L.A.'s streets are still mean, but they're different - and so is Easy

Review Novel

October 14, 2007|By Thomas Curwen | Thomas Curwen,Los Angeles Times

Blonde Faith

An Easy Rawlins Novel

By Walter Mosley

Little, Brown / 308 pages / $25.99

For two decades, Easy Rawlins has walked the streets of Los Angeles, and the city has given him everything: friends, family, two homes, three apartment buildings, a dog and any number of people willing to pay him to fix their broken lives. Yet something's gone wrong. Two years after the riots, Watts smolders, Vietnam rages and Easy is losing it. He knows it. His friends know it. And, of course, Walter Mosley knows it.

The 10th Easy Rawlins novel is unlike any we've read. "I lit a Camel," Easy tells us early in the book, "thought about the taste of sour mash ... and climbed out of the car like Bela Lugosi from his coffin." Gone is the man once happy to own a home with an avocado tree in his front yard. Gone is the man content to nurse a drink and a smoke in a bar like Joppy's. Gone is the man whose dalliances in bed were his most reliable and consistent solace. Still the tough-minded, tough-hearted private detective of earlier novels, the Easy of Blonde Faith is haunted and more vulnerable, trying to atone for his mistakes, find love and acceptance and make it through to the next day.

This dark turn is all the darker given Mosley's considerable achievement over the years. When he introduced Easy in 1990, Mosley captured a time and place in Los Angeles' history that few writers dared imagine. It was 1948. African-American migration from the South to California was at its peak. Black nightclubs, newspapers, hotels and churches, hemmed in by the city's withering segregation policies and housing covenants, thrived on Central Avenue. The joint was jumping, and ready to blow. Since then, we've watched Easy grow from the 26-year-old sharecropper's son to a seasoned regular on the street, and we've seen how the street entered his blood. "As I got older, my profession began to take center stage in my life," he says. "I wanted to know why things happened, but not like when I was a young man.
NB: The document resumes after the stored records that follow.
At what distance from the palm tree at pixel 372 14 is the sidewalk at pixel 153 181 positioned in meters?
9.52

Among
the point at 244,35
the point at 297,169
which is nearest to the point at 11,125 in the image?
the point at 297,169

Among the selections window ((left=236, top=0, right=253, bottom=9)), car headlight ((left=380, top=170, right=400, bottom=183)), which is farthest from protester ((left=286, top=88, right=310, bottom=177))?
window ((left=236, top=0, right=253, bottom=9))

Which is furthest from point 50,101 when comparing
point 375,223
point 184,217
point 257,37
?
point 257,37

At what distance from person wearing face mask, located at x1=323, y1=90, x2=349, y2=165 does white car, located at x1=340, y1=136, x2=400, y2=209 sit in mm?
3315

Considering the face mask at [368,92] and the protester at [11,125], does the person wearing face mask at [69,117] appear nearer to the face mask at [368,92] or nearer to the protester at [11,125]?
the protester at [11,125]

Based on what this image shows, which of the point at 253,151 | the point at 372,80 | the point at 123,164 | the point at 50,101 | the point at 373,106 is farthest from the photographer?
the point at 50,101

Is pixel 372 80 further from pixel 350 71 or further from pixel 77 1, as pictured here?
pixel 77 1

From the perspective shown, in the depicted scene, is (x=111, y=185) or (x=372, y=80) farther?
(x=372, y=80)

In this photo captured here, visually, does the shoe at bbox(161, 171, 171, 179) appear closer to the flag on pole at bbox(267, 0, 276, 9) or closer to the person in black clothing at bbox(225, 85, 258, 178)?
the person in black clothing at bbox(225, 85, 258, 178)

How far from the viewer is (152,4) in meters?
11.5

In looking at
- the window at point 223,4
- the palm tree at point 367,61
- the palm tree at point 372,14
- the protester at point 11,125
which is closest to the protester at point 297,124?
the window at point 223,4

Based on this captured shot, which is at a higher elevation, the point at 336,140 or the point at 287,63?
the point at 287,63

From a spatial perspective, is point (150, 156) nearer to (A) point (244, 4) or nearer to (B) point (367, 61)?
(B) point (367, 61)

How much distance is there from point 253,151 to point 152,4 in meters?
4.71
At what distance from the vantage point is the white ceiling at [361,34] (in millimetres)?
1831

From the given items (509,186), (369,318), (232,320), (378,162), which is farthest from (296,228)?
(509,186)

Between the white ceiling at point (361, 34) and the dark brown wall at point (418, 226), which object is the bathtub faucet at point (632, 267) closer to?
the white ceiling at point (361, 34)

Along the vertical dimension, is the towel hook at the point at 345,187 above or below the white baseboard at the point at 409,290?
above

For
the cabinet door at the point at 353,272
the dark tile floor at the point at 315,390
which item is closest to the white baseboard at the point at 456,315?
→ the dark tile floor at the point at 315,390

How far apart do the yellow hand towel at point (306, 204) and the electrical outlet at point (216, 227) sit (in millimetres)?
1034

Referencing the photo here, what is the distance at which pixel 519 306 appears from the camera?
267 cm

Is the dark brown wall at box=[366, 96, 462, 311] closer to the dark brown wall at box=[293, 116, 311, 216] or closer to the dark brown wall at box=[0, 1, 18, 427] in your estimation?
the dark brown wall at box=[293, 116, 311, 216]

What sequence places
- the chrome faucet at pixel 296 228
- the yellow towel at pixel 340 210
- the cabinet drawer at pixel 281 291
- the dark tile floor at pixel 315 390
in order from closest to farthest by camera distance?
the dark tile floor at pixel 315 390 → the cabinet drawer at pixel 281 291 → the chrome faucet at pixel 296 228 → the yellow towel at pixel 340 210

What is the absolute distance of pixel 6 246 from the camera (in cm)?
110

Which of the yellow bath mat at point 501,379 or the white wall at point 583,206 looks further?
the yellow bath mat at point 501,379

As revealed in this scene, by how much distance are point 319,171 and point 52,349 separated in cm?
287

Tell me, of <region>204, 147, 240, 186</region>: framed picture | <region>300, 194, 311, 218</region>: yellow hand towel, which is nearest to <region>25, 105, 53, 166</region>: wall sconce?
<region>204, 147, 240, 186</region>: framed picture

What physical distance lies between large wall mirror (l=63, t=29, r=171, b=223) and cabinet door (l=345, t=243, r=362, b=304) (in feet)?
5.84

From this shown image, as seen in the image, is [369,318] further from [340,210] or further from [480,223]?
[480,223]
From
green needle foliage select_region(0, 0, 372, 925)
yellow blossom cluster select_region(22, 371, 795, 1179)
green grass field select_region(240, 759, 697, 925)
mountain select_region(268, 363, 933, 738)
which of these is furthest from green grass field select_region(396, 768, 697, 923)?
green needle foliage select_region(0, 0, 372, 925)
In my early life, I wanted money and women, success and respect, not for what I did but for who I was."

This evolution - this attempt to understand the why - has given the Rawlins novels their cumulative edge, yet it has never seemed enough for Mosley. In science fiction, political essays and literary fiction, he has pushed his boundaries as a writer, with significant or marginal success. Still, he kept returning to Easy. Although Blonde Faith does not have the force of Little Scarlet, perhaps the greatest novel in the series, it is indispensable as a portrait of this "unwilling detective." That's what Easy's mentor, Saul Lynx, calls him: "You're out there to help people because you hate what's happened. But really you'd rather be reading a book."

In Blonde Faith, there's no escaping the wreckage Easy views. Forget that two of his friends have gone missing. Forget that a dead man is hidden in a crate in a backyard shed, that rogue military officials are dealing drugs, and that there is a woman - no, two women - catching Easy's eye. Rescuing women and dealing with fools and thugs is a story Mosley's written before.
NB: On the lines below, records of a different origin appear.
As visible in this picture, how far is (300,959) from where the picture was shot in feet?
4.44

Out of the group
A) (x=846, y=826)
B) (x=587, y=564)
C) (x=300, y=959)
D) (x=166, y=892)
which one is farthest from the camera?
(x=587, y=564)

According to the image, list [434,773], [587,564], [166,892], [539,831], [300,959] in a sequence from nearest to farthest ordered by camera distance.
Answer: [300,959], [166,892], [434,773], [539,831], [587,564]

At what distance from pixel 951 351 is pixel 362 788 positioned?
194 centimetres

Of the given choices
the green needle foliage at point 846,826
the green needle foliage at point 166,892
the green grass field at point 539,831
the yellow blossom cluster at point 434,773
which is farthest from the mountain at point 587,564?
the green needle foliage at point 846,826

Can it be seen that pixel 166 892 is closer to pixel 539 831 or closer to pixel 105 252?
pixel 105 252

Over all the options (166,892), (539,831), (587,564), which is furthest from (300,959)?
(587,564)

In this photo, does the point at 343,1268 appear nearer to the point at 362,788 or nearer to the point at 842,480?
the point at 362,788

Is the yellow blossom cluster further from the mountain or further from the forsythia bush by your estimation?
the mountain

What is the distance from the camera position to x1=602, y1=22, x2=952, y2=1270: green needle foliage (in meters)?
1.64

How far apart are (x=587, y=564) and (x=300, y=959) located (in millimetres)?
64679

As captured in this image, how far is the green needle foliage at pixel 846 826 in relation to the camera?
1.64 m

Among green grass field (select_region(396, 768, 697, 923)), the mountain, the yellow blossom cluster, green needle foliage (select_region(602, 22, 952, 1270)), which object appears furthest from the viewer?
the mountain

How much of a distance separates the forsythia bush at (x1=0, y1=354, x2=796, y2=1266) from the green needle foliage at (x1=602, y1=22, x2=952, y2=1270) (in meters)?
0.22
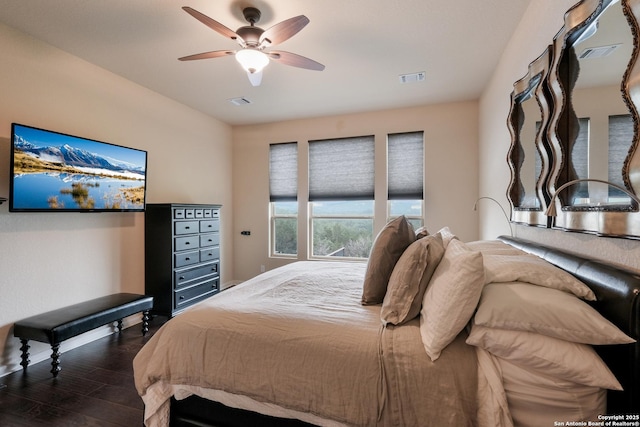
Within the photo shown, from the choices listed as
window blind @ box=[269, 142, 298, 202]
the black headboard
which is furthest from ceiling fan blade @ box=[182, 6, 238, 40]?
window blind @ box=[269, 142, 298, 202]

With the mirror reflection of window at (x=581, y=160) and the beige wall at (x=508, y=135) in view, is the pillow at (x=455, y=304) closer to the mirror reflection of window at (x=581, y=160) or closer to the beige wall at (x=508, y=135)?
the beige wall at (x=508, y=135)

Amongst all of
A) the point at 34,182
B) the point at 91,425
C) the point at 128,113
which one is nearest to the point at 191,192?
the point at 128,113

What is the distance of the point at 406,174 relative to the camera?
4340 mm

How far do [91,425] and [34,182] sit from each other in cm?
197

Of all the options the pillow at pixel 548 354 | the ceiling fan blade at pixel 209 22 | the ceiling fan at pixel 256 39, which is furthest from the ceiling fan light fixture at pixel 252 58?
the pillow at pixel 548 354

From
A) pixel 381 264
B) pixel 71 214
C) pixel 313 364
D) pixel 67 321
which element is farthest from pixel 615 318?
pixel 71 214

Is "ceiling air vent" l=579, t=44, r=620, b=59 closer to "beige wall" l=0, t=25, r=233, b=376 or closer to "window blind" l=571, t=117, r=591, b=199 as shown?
"window blind" l=571, t=117, r=591, b=199

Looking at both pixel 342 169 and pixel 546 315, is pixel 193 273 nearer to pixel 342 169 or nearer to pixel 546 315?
pixel 342 169

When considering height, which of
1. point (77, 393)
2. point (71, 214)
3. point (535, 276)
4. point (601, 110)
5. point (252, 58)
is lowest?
point (77, 393)

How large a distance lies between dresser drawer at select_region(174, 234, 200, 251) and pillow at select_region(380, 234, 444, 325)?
2893 mm

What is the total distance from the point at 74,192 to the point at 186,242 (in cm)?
124

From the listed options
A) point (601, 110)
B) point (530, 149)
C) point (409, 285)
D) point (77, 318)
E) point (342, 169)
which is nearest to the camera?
point (601, 110)

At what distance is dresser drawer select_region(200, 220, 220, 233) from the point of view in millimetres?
3918

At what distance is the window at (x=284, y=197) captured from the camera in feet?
16.1
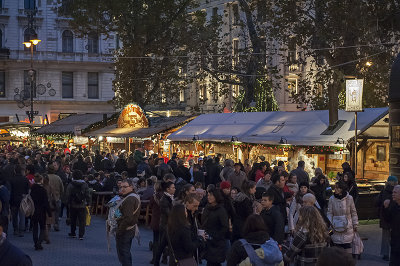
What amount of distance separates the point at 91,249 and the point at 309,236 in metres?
7.81

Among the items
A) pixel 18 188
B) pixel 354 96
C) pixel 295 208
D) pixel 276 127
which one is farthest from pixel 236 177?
pixel 276 127

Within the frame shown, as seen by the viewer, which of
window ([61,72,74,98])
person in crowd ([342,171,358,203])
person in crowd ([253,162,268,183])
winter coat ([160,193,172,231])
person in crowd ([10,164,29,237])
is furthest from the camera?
window ([61,72,74,98])

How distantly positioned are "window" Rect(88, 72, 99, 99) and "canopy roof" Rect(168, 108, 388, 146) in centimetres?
3130

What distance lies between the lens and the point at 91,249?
15.7 m

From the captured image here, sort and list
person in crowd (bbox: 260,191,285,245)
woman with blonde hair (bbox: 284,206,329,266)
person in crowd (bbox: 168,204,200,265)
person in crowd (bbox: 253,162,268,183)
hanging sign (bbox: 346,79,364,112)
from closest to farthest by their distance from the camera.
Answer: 1. woman with blonde hair (bbox: 284,206,329,266)
2. person in crowd (bbox: 168,204,200,265)
3. person in crowd (bbox: 260,191,285,245)
4. person in crowd (bbox: 253,162,268,183)
5. hanging sign (bbox: 346,79,364,112)

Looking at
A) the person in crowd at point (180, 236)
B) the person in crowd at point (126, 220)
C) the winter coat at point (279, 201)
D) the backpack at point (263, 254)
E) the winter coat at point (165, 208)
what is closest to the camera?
the backpack at point (263, 254)

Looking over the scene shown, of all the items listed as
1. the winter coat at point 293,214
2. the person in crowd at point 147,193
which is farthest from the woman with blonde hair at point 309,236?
the person in crowd at point 147,193

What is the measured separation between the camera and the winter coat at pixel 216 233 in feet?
33.5

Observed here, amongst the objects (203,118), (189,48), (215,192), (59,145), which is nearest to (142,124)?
(203,118)

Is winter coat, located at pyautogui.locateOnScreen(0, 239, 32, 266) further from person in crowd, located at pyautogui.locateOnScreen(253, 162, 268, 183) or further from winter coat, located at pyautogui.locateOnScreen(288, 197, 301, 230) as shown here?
person in crowd, located at pyautogui.locateOnScreen(253, 162, 268, 183)

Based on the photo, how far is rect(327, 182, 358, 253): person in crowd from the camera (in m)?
11.6

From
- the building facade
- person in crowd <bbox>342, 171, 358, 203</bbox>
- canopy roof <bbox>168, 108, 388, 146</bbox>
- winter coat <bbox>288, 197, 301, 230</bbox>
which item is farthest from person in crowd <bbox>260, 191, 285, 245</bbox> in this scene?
the building facade

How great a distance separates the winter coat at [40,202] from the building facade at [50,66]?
43858 mm

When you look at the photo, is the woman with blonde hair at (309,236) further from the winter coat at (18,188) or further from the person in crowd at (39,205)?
the winter coat at (18,188)
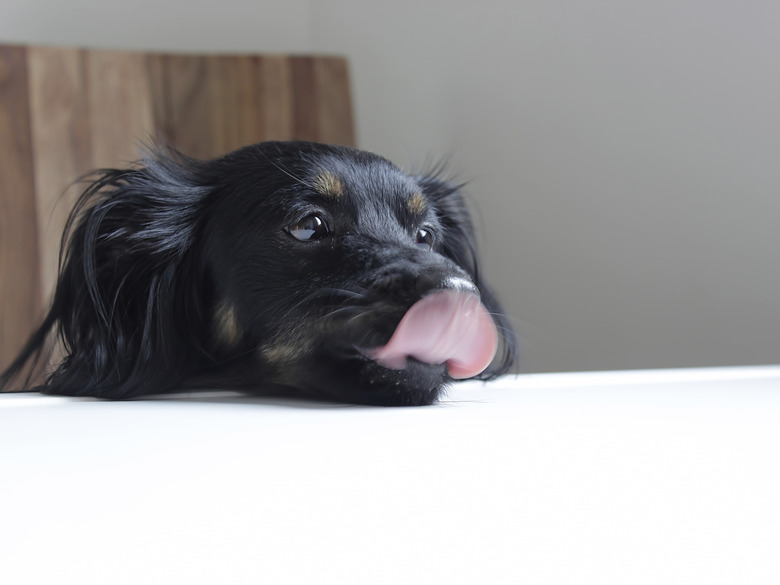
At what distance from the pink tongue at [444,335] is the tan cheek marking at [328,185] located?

What's new is Easy's turmoil. It's his chafed nerves that propel the plot, so that one death reminds him of the "whole mountain of dead people" he has seen, from Louisiana to Dachau, and one armed guard brings to life all the white people who've tried to keep him down. When his home gets broken into, it shatters "every covenant the civilized world lived by." When he saves a friend's daughter from a pimp near a back alley in Watts, he struggles "to imagine how I could see myself as that child saw me: a hero filled with power and certainty."

It can be said that Mosley lays on this angst too heavily. Nonetheless, Easy's memories make his ache for Bonnie Shay, with whom he broke up in the previous novel, all the more poignant. As he tries to replace her, emotionally and sexually, he comes across as a man lost in this world yet begging to be found. When he breaks into someone's apartment, he stays there well beyond safety, confessing his life story to a new girlfriend over the phone, and in time it becomes clear that he's mourning the loss not just of Bonnie but of other women in his life, especially his mother, who died when he was a child.

But does Easy's despair come from a broken heart alone? Mosley has always linked his hero's fate with that of Los Angeles and painted a broader picture of race in America, so you have to wonder what's changed in this city in 20 years that has made Easy's surroundings so inimical to him. Clues are everywhere.